We were glad he called us. We live for questions just like this.

We offered him the following. Most people that look at SKU management look at the contribution to sales. They evaluate eliminating the lowest contributors. The decision is easier if there are other offerings of the same product to absorb the revenue that is being cut. Not moving on SKU management because of not having the exact costs is just an excuse not to manage, i.e. reduce, SKUs. 

It is not an easy question.  

This problem is the same as trying to find the profit by SKU. This is something that consumer products companies have struggled with for years. It is easy to track revenues by SKU. That comes right off of the invoices.  The hard part is to apportion the cost properly. This can be done but it is not an exact science. The best we can do is approximate the costs. The easiest way is to use the percentage of sales to whatever cost base one chooses to use. This will provide as good as an estimate as one could get in short order. Getting an exact measure would require a very sophisticated accounting system and probably not worth the cost of tracking and maintaining the data to that level of granularity.

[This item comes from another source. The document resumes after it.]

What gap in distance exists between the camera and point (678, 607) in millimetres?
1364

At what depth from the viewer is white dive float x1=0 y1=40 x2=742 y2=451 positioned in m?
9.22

If we are to use Percent of Sales by SKU to evaluate SKU costs, why not just use Percent of Sales?

We had another colleague that ran the supply chain of a $1B Latin American subsidiary of a consumer products company. He had a very simple rule for which SKUs ought to be deep sixed. He simply said, “If we sell less than a pallet of an SKU per month, it is not worth keeping. It should be cut.” It was a brilliant and visual rule. It resonated with Sales, General Management, and certainly in the Supply Chain. Even marketing folks, who are always the most reluctant to cut SKUs, could not really argue with this very simple logic. On a sales volume of $1B, everyone understood that an SKU that sold such a paltry amount had to be absorbing more cost per unit than other products. Simply changing over in the factory, several months of supply run, and the inventory carrying costs probably made the costs of such an SKU disproportionate.

SKU management need not be complicated. It can and should follow some pretty simple and clear guidelines. It can be accomodated via spreadsheets or a tool such as DemandCaster which incudes an SKU rationilization component. We have found that this either is something that resonates with the executive team or not. If it does not resonate, they will ask for numbers and justifications they know cannot be obtained.

What are your experiences in this area?

Can you determine the cost of maintaining a single SKU?

What are your rules of thumb for putting an SKUs on the consider to cut list?